Al-Jazeera is taking legal action against Egyptian authorities, claiming that its journalists have been arrested without charges and harassed in past months, its London-based lawyers announced Thursday.
The Qatar-based network said in a statement on its website that since deposed President Mohammed Morsi was overthrown in July, an unspecified “large number” of its journos have been arrested either without charges or on what it calls politically-motivated charges.
Al-Jazeera said it had hired London-based legal firm Carter-Ruck, specialized in international law, to take action in international courts and before the United Nations.
Al-Jazeera is also accusing Egypt’s military and police of attacking its journalists and says that some of its offices have been closed and its transmissions jammed.
The pan-Arab network earlier this month complained that its satellite signals had been blocked following its coverage of Cairo’s crackdown on Islamists.
“Al-Jazeera cannot permit this situation to continue,” said a network spokesman in a statement released by its legal team.
“The right of journalists to report freely in situations of this kind is protected by international law and is reaffirmed by UN Security Council Resolution 1738.”
“Al-Jazeera has instructed its lawyers to take all steps necessary worldwide to ensure that its journalists can operate freely in the country, without fear of arbitrary arrest, jamming or other forms of harassment and intimidation,” he added.
The network said that authorities were trying to silence dissenting voices so that “only the voices of its state-controlled media” could be heard.
Qatar-based Al Jazeera is founded by the Gulf nation’s ruling family which is a strong supporter of Morsi.
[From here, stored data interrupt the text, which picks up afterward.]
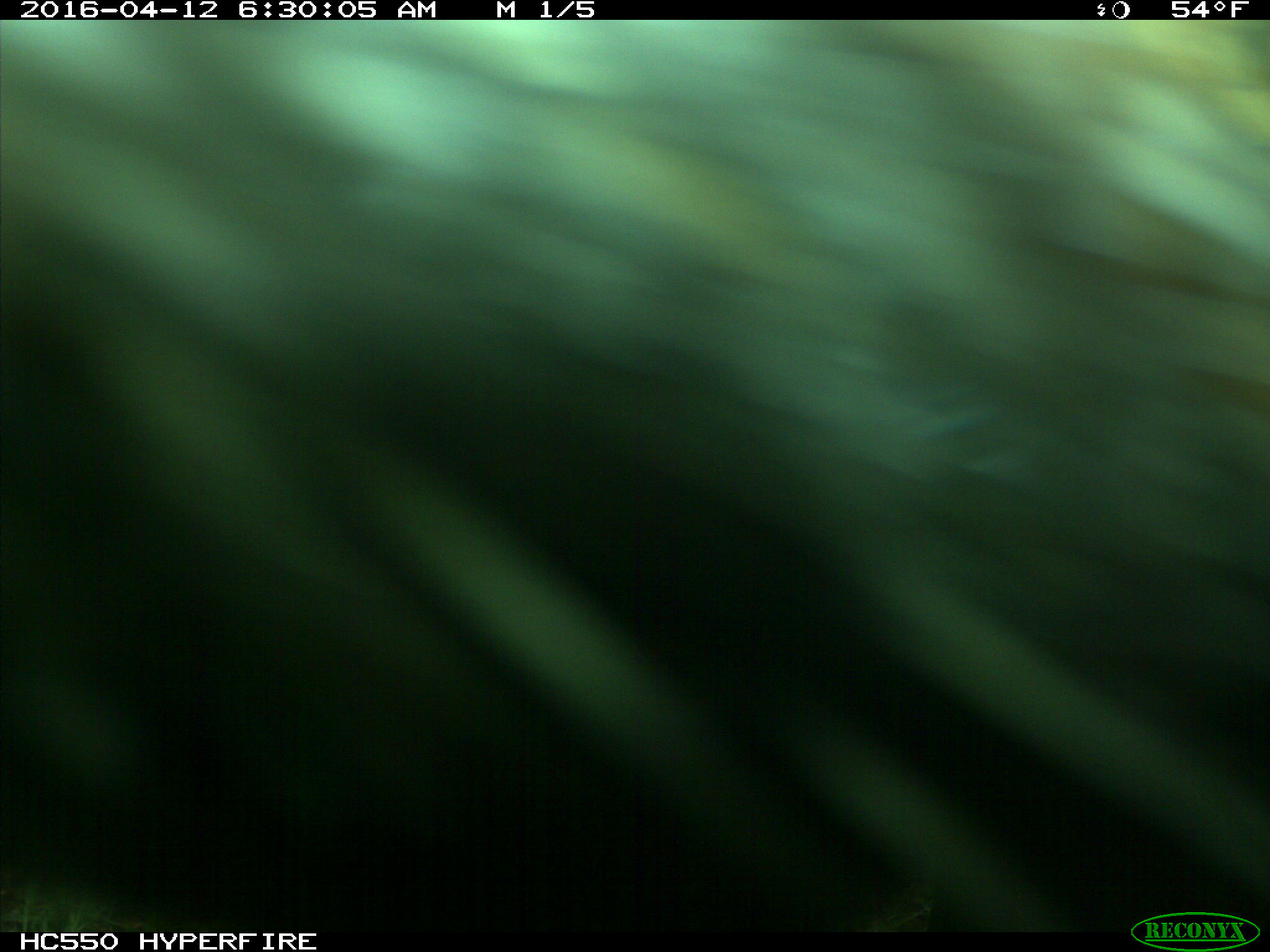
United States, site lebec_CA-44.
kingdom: Animalia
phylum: Chordata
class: Mammalia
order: Artiodactyla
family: Bovidae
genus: Bos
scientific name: Bos taurus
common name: domestic cow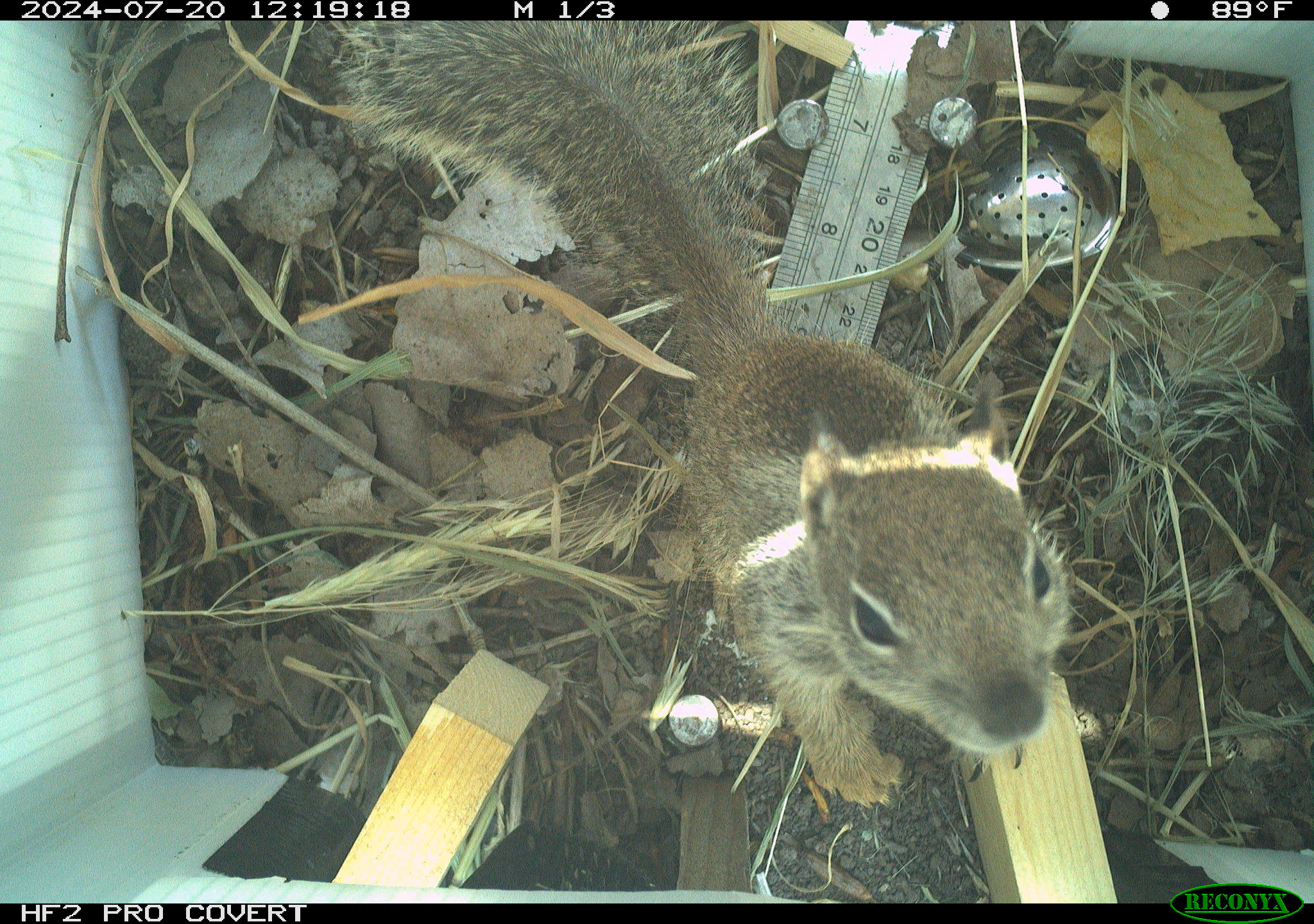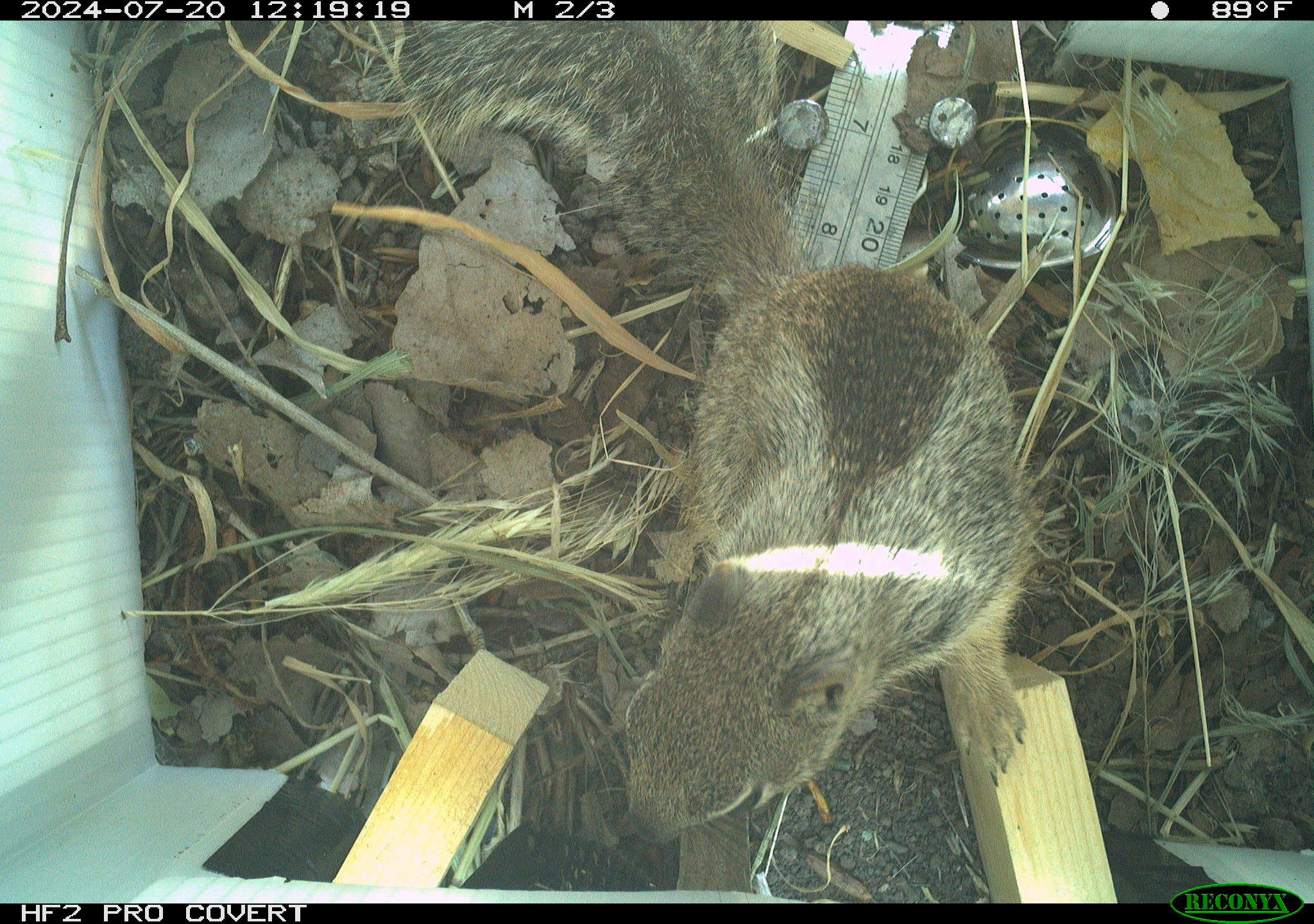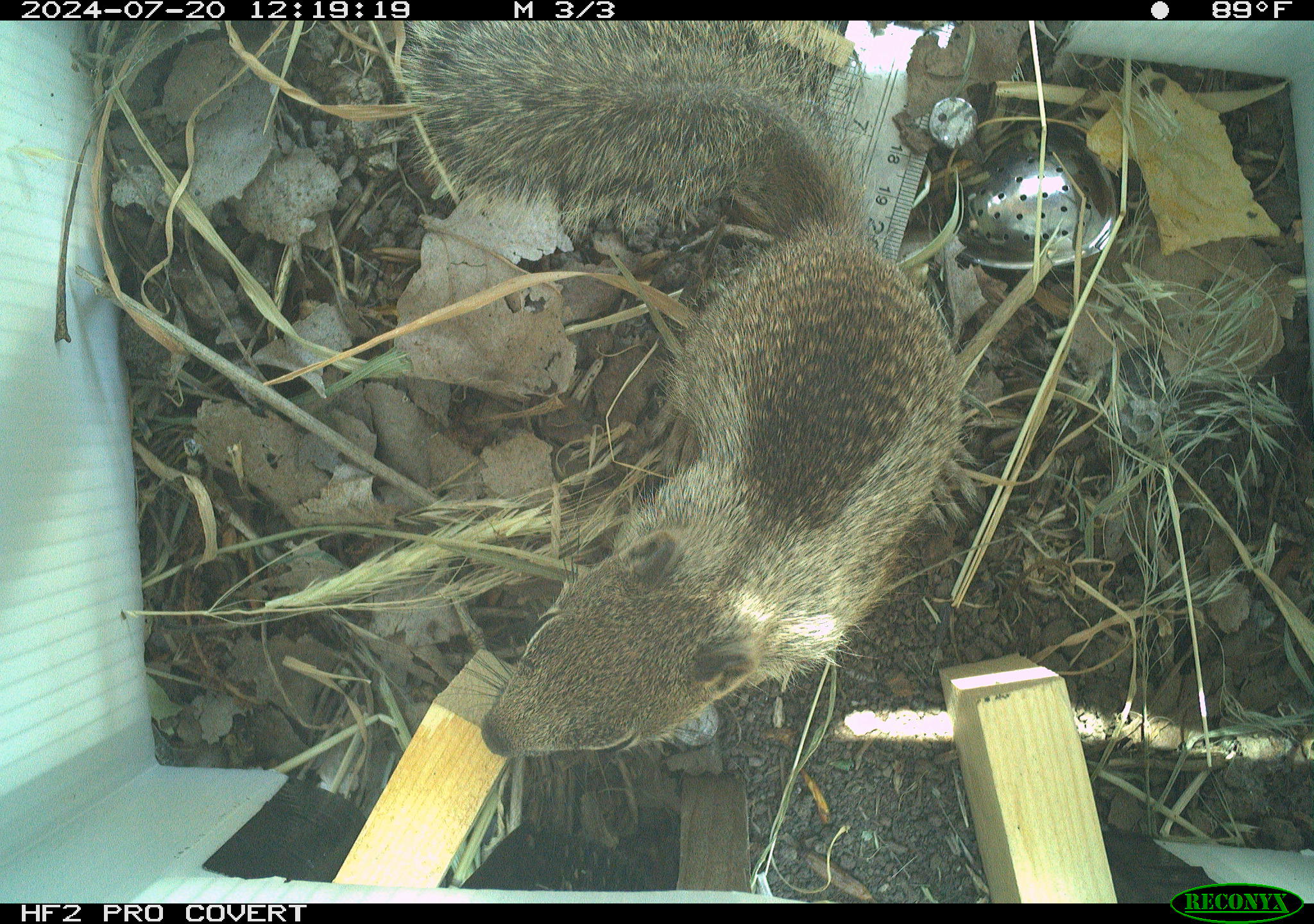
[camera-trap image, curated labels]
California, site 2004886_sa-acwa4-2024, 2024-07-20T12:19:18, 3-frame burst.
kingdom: Animalia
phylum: Chordata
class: Mammalia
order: Rodentia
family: Sciuridae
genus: Otospermophilus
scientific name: Otospermophilus beecheyi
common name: california ground squirrel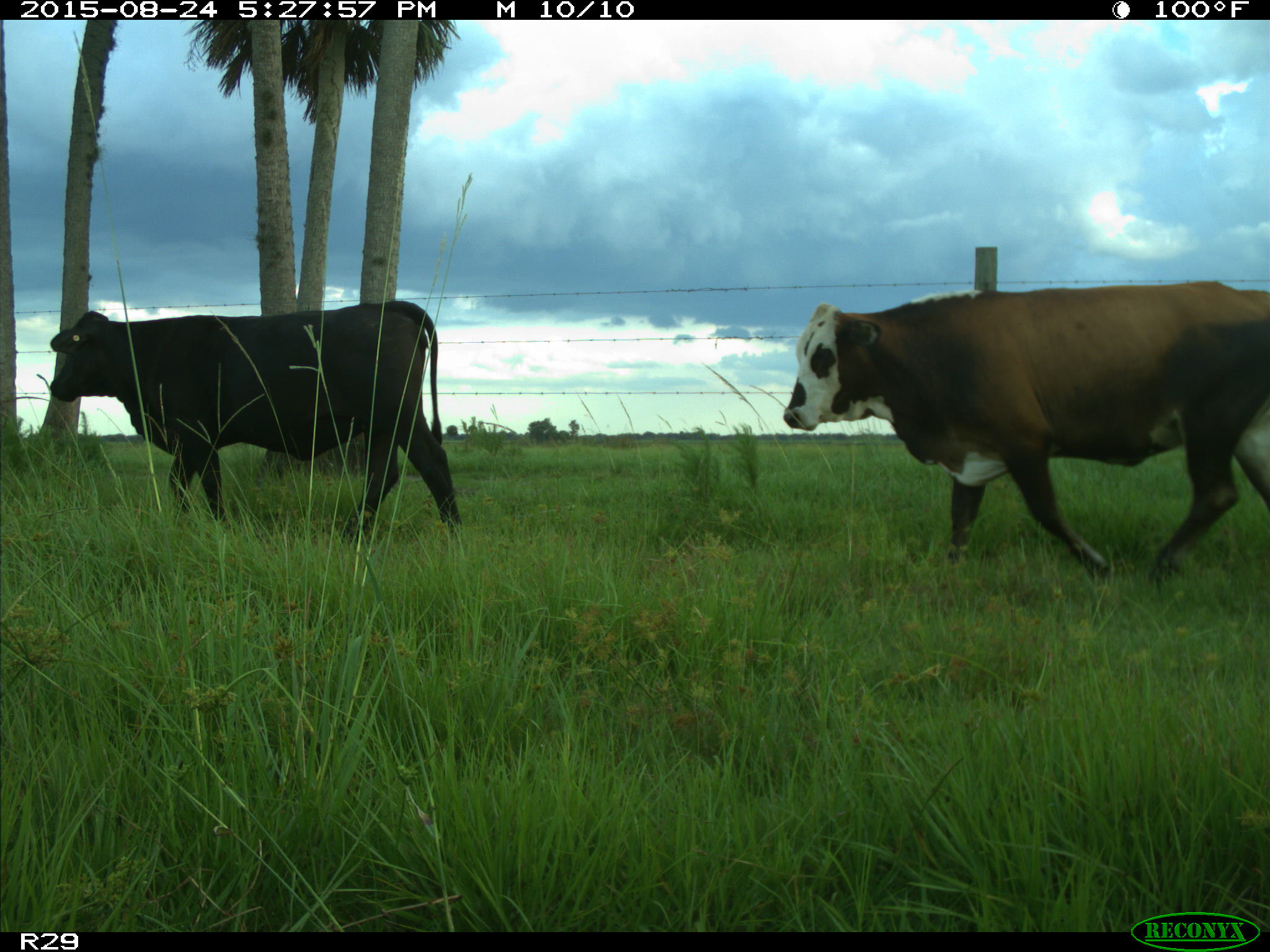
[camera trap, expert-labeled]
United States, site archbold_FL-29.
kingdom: Animalia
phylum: Chordata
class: Mammalia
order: Artiodactyla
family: Bovidae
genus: Bos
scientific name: Bos taurus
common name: domestic cow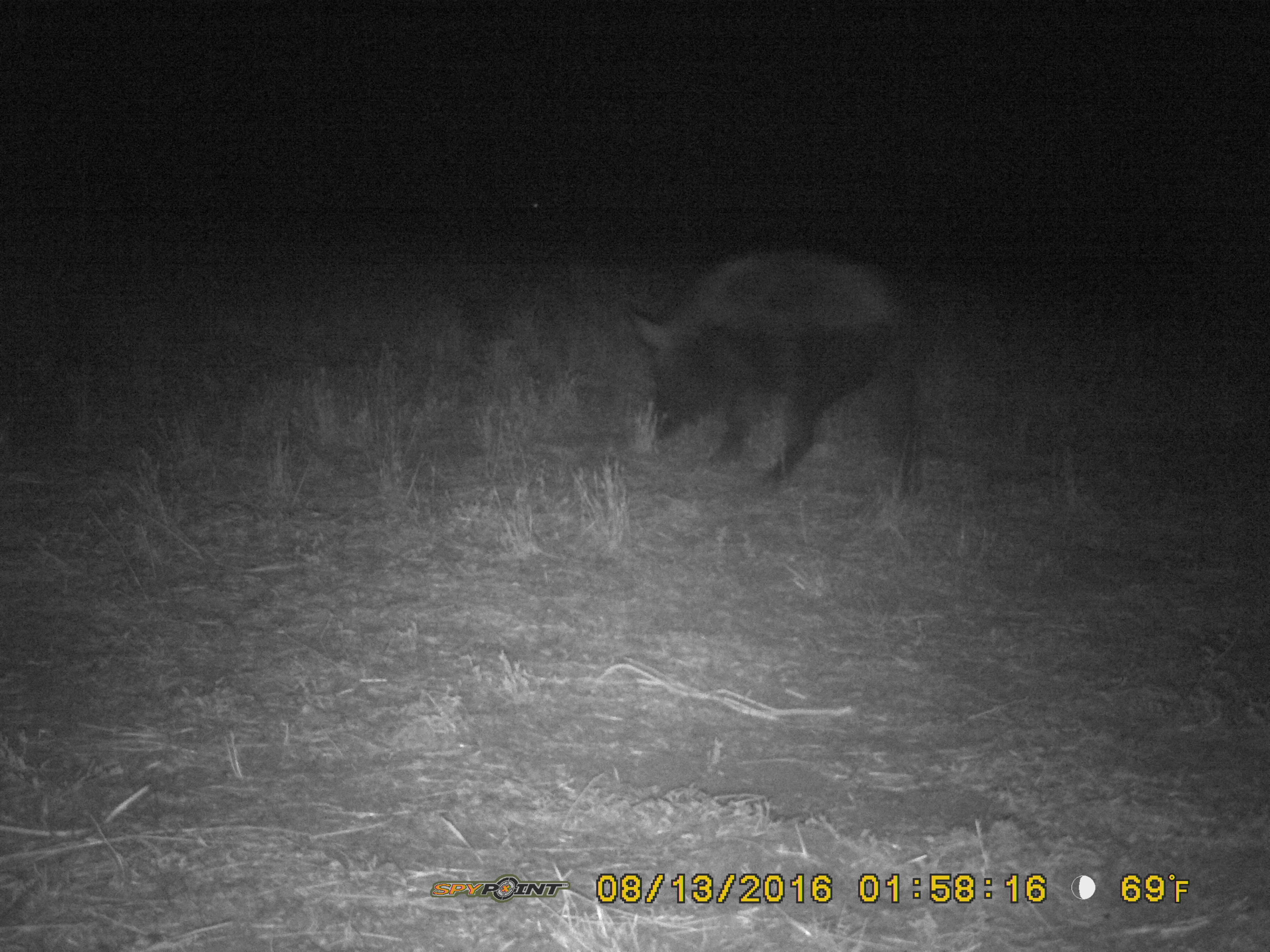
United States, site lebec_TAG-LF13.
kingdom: Animalia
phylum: Chordata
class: Mammalia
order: Artiodactyla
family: Suidae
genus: Sus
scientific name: Sus scrofa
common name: wild boar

Its Arabic service stood out among other Gulf nations in condemning Egypt’s deadly crackdown on pro-Morsi demonstrations.
In July more than twenty Al-Jazeera Cairo-based staffers reportedly resigned in protest against what anchor Karem Mahmoud called its “biased coverage” of the events unfolding in Egypt.
Egyptian authorities and local media have also accused Al-Jazeera of biased reporting of the military action that toppled Islamist Morsi amid plenty of support from the local populace.